Intervention de André Gattolin

Commission d'enquête Frontières européennes et avenir espace Schengen — Réunion du 3 janvier 2017 à 11:5
Audition de M. Yves Bertoncini directeur de l'institut jacques delors

Photo de André GattolinAndré Gattolin :

Concernant les deux questions majeures, celle des frontières extérieures et celle des frontières intérieures, ou, du moins, des flux de circulation à l'intérieur de l'Union européenne, je me demande si nous n'arrivons pas aux limites de la construction de l'Union européenne. En effet, contrairement à tous les grands États fédéraux, nous ne mettons dans le pot commun ni l'armée, ni la sécurité, ni la fiscalité. Est-ce que ce n'est pas là un modèle de fédéralisme inversé ?

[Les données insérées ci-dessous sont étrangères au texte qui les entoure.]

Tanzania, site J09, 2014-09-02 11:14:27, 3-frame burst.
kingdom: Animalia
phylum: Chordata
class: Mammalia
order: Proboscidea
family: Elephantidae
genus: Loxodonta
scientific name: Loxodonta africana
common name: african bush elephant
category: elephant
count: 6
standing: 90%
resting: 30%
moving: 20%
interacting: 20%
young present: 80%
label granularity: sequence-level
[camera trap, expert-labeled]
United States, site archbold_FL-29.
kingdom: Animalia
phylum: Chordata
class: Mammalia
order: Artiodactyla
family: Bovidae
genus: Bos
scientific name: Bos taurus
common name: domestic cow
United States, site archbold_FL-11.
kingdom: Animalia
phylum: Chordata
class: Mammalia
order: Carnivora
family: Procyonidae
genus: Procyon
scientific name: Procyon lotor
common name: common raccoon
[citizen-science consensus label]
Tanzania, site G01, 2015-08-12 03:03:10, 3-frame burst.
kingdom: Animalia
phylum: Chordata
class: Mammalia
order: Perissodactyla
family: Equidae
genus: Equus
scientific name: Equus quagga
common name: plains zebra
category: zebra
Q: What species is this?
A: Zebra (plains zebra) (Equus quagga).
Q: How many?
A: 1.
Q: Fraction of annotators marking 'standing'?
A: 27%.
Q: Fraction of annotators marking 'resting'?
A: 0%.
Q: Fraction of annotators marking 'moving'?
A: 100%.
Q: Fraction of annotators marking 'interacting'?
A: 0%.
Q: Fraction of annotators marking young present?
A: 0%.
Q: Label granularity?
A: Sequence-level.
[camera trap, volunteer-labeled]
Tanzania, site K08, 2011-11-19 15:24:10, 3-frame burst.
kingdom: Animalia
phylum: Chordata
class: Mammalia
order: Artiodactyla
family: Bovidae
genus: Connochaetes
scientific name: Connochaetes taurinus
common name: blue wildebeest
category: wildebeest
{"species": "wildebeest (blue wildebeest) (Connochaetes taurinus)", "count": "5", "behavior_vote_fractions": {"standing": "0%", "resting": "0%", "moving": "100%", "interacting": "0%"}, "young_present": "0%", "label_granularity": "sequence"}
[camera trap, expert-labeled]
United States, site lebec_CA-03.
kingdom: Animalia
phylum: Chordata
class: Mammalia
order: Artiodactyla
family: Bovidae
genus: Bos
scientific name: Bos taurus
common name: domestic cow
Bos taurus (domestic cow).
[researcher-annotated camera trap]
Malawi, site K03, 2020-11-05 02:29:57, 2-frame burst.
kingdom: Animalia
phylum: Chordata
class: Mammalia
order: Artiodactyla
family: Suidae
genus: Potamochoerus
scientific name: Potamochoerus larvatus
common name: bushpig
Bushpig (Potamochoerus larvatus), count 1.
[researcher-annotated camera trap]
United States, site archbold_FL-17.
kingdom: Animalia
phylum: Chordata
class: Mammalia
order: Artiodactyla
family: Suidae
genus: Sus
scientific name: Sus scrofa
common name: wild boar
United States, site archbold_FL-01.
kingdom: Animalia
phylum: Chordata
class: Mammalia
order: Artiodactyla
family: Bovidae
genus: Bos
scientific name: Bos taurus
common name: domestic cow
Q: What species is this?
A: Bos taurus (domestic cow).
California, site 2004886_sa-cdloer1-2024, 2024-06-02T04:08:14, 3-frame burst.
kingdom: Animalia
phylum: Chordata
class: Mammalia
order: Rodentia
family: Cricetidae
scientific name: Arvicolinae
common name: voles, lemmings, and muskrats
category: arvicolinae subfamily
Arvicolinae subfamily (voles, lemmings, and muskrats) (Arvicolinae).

Les institutions européennes disposent d'un budget ridicule. Quand on a conçu Schengen, la solution de facilité qui a été retenue a consisté à faire porter la charge des frontières par chacun des pays frontaliers. C'est ridicule ! Je me suis rendu en Italie il y a trois semaines au nom de la commission des affaires européennes. Le coût porté par ce pays est considérable. Il ne concerne pas seulement les migrants, mais aussi le repêchage des gens en mer sur cette large frontière maritime où le droit de la mer s'applique. On ne peut pas ramener chez eux les gens qui sont tombés à l'eau. On est obligés de leur prêter assistance. Nous commençons à prendre conscience de cette complexité extrêmement forte concernant les frontières extérieures, mais je ne suis pas sûr que les budgets de Frontex et des hotspots soient à la hauteur des enjeux.

Vient ensuite la question intérieure. Il y a trois ans, j'ai dirigé une mission au nom de la commission des affaires européennes sur Europol et Eurojust. La coopération entre les pays est d'autant plus complexe à mettre en oeuvre que la Commission souhaite intégrer ces deux offices en une agence au motif qu'ils ne fonctionneraient pas. La Commission a demandé la présidence d'Europol et, chaque pays ayant un siège, elle devait en avoir deux. S'agissant d'Eurojust, à part les efforts récents qui ont été faits en matière de terrorisme, les missions sur la criminalité transfrontalière sont toujours plus larges alors que le budget n'a pas augmenté dans le dernier cadre financier pluriannuel.

En l'absence de police fédérale, la question n'est pas seulement celle de la coordination entre les polices nationales. On sent bien que, du côté des États nations, on ne sait pas à qui on va confier cette responsabilité, ni même si on a envie de la confier. Si, demain, nous avions une véritable police fédérale, elle ne s'occuperait pas que des problèmes de terrorisme et de migrations, mais également des détournements d'aides européennes, ce qui n'arrangerait pas tout à fait les États ni certains intérêts économiques dans ce pays.

La Fondation Robert Schuman nous expliquera pourquoi elle estime qu'il n'est pas nécessaire de refonder l'Europe. En la matière, il y a un manque de moyens et un manque de volonté politique, or j'ai beaucoup de mal à voir comment nous allons sortir de ce fédéralisme inversé uniquement avec de la coopération et du normatif.